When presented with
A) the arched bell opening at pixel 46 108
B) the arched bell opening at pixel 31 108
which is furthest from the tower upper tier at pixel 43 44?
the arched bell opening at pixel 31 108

== What is being asked ==
Can you reproduce the material above word for word, keeping every line as it appears?

== Answer to the problem ==
When presented with
A) the arched bell opening at pixel 46 108
B) the arched bell opening at pixel 31 108
which is furthest from the tower upper tier at pixel 43 44?
the arched bell opening at pixel 31 108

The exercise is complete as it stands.